O que são as Casas Astrológicas?

As casas astrológicas indicam em que áreas os elementos celestes se traduzem na Terra. Esta é a resposta mais curta à questão.

Sem dúvidas, é um dos tópicos mais controversos e mal compreendidos da Astrologia. Por um lado, há vários sistemas de divisão – por exemplo, Placidus, Regiomontanus, Koch entre outros – que podem ser utilizados. Por outro, há grande desconhecimento sobre os fundamentos simbólicos que dão base às divisões. A confusão parece ter se intensificado com o surgimento da astrologia moderna no século XIX.
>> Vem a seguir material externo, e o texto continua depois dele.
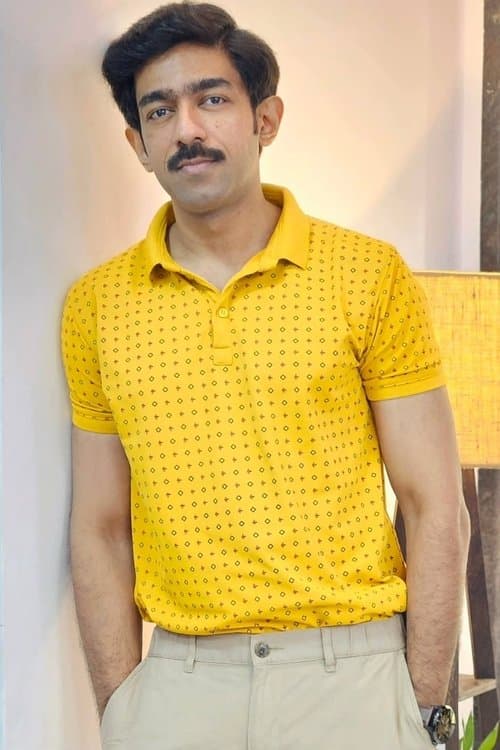Sam Mohan photo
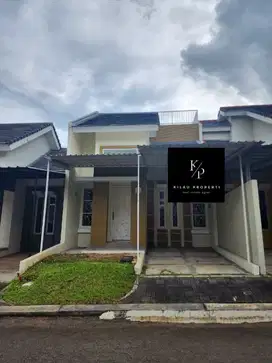 Rumah dijual Siap huni di Legenda Wisata Cibubur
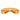 Ray-Ban Occhiali da Sole RB3781 003 85 Alix Argento Giallo Unisex 5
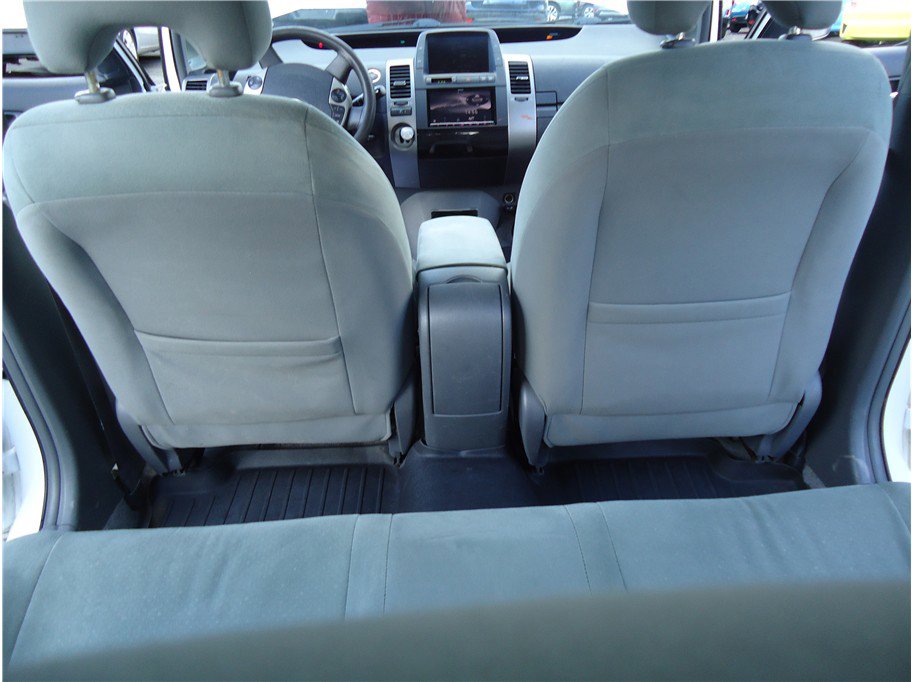 Used 2009 Toyota Prius image 18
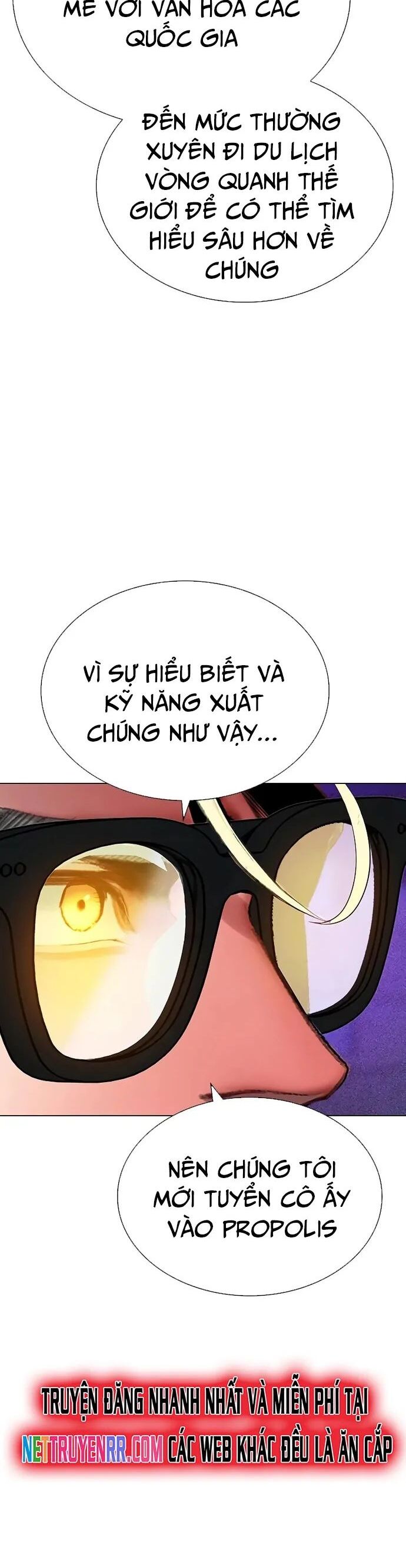 Nhân Trùng Đại Chiến Chapter 148 - Trang 8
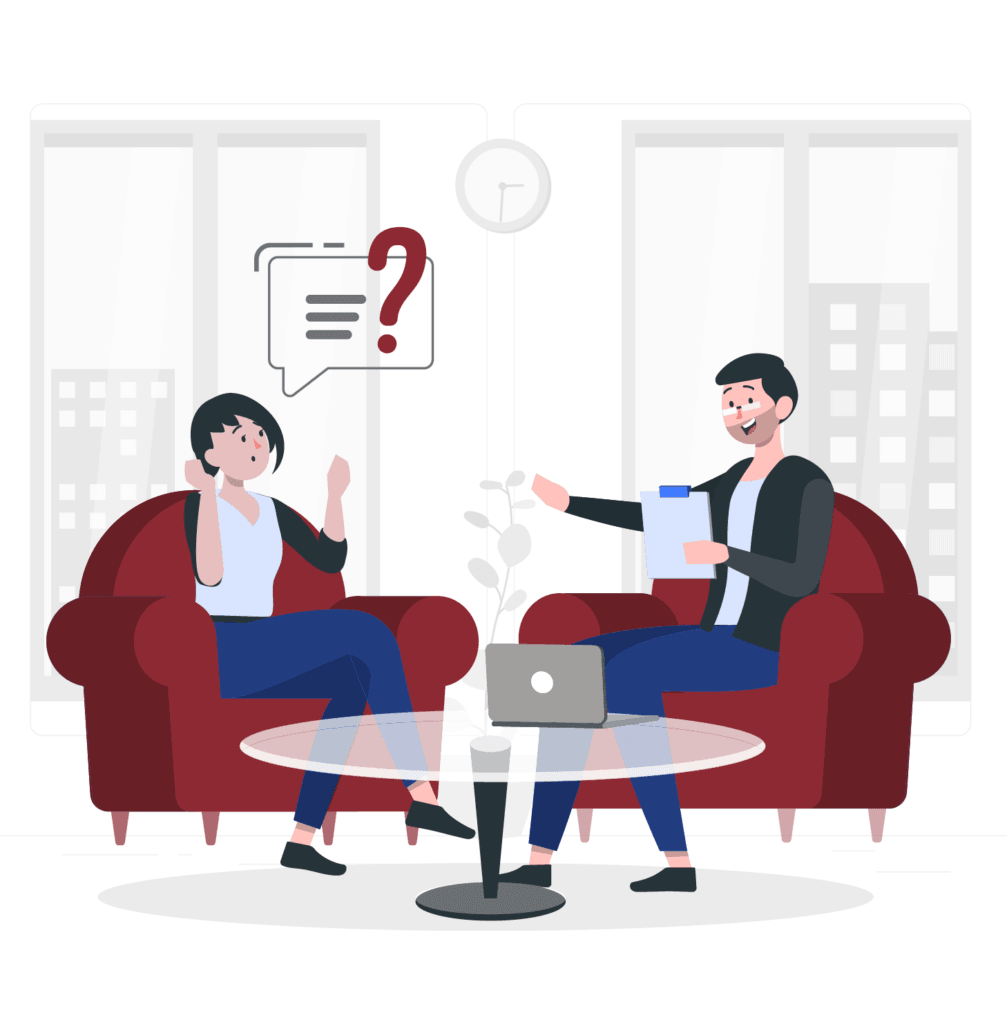 Consultation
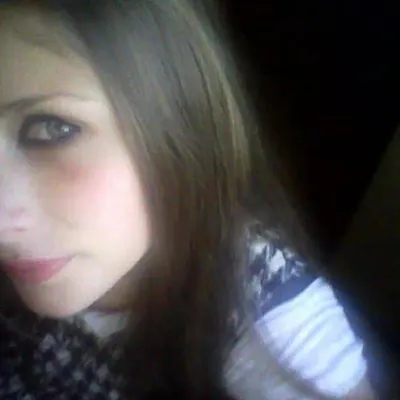 Luana Zaher profile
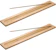 Boao Bamboo Wood Incense Stick Holders 1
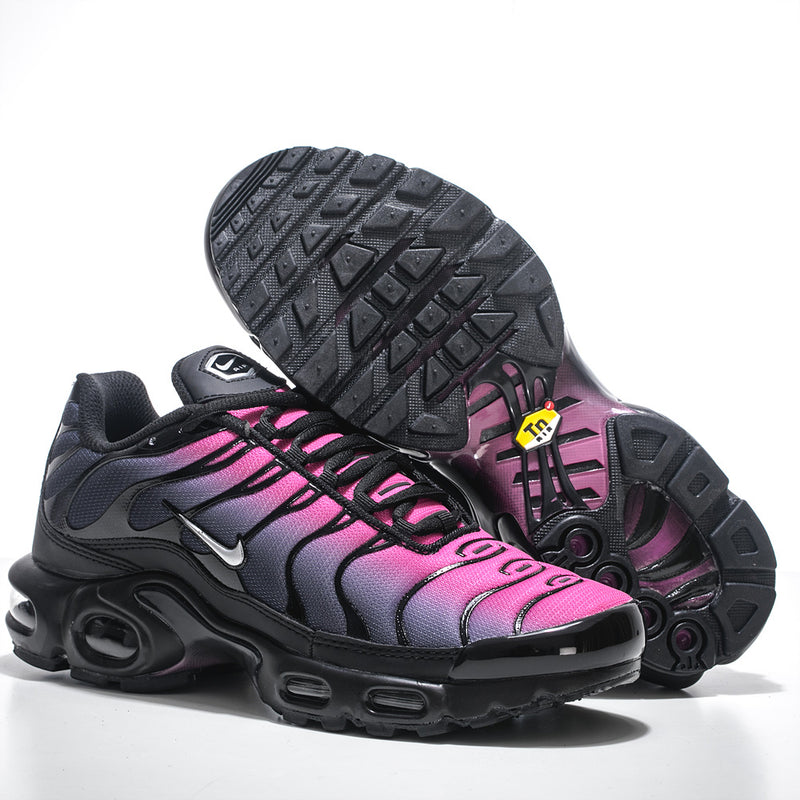 Airmax Plus III Black Pink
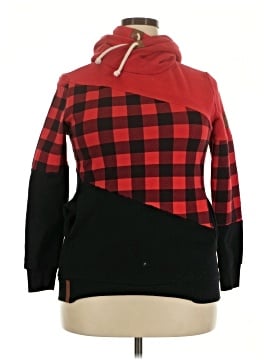 Ampersand Sweatshirt (view 1)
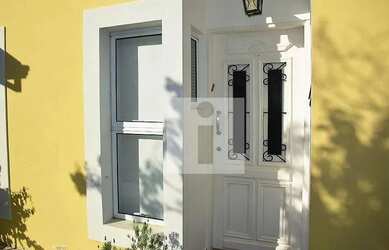 Imagem 3: CASA ALUGUEL 3 SUITES CONDOMINIO BELAGIO EM SOUSAS CAMPINAS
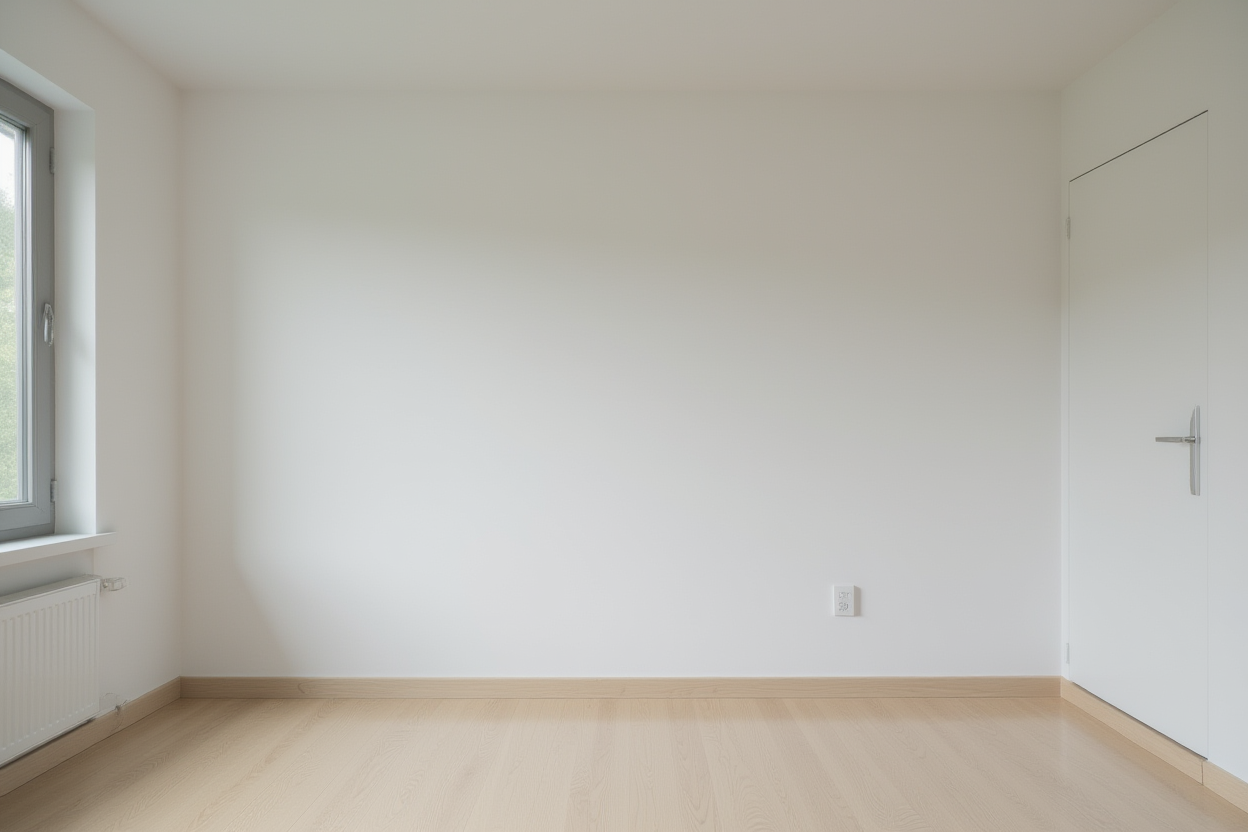 Original room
Em primeiro lugar, as casas são a divisões do céu a partir da perspectiva terrestre.

Imagine-se num campo aberto, em pé, olhando para o céu. Você pode ter intuitivamente a ideia de dividir e criar pontos de referência entre o céu e sua posição no solo. Da sua perspectiva, o céu se move ao redor da Terra todos os dias em um movimento que chamamos de movimento direto. Cada planeta – e grau zodiacal – passa pelos pontos cardeais em relação a superfície. Assim, cada astro e grau do zodíaco ascende, ou surge, no ponto leste. Esta subida culmina no ponto mais alto ao sul. A partir daí inicia-se o declínio em direção ao oeste. Os antigos já sabiam que a “descida” no horizonte continuaria até abaixo da Terra, no ponto mais ao norte.sun_motion_simulator-6552

Os quadrantes são exatamente isso: divisões de espaço do céu em relação à Terra. Como resultado, temos as quatro coordenadas mais importantes: O Ascendente (ASC), o Meio de Céu (MC), o Descendente (DESC) e o Fundo de Céu (IC, do latim Imum Coeli). Estes pontos são fixos, por assim dizer, para todas as localidades em relação aos astros que continuam em movimento direto ininterrupto.

Não surpreende que estas sejam as posições mais fortes de um horóscopo. Ao leste, o Sol nasce no ascendente e percorre aparente caminho até o oeste onde se põe, morre. Esta associação, para fins astrológicos, se faz notar já nas culturas do Egito Antigo. O ascendente representa o ponto de formação da vida e, como para viver precisa-se de um corpo, é isso que ele representa. No oeste vemos o ocaso do Sol. Primeiro com um enfraquecimento aparente de sua luminosidade para, por fim, desaparecer. De fato, percebe-se que muitos templos funerários egípcios eram construídos ao oeste das áreas habitadas.

No trajeto de leste a oeste, o Sol chega ao ponto mais alto de sua radiância ao sul, que chamamos Meio de Céu. É ali o apogeu da imagem solar e, consequentemente, este ponto representa status, reputação. Em Roma, o astrólogo Manilius (séc. I d.C) referia-se a este ponto como sendo local de glória, distinção e consumação do sucesso.

Na extremidade oposta, no norte, temos o fundo do céu. É um ponto não visível para quem está na superfície. Representa o mundo subterrâneo, o ponto mais distante do Meio de Céu, o mais distante de nossa visão. A associação com o mundo subterrâneo, nos fala do mundo onde as almas residem. Não devemos nos confundir e pensar em inferno, no padrão judaico-cristão. Na verdade, as civilizações antigas acreditavam que a morte era um processo cíclico que levava as almas da Terra para que elas, depois, mais uma vez reemergissem ao mundo físico.

Por fim, é importante não associar as casas aos signos. Esta é uma incongruência moderna que não encontra amparo na tradição. A Casa 2 fala dos bens móveis e riquezas mas não porque Touro é o segundo signo do zodíaco; tanto quanto Aquário não tem uma associação com amigos e aliados da Casa 11.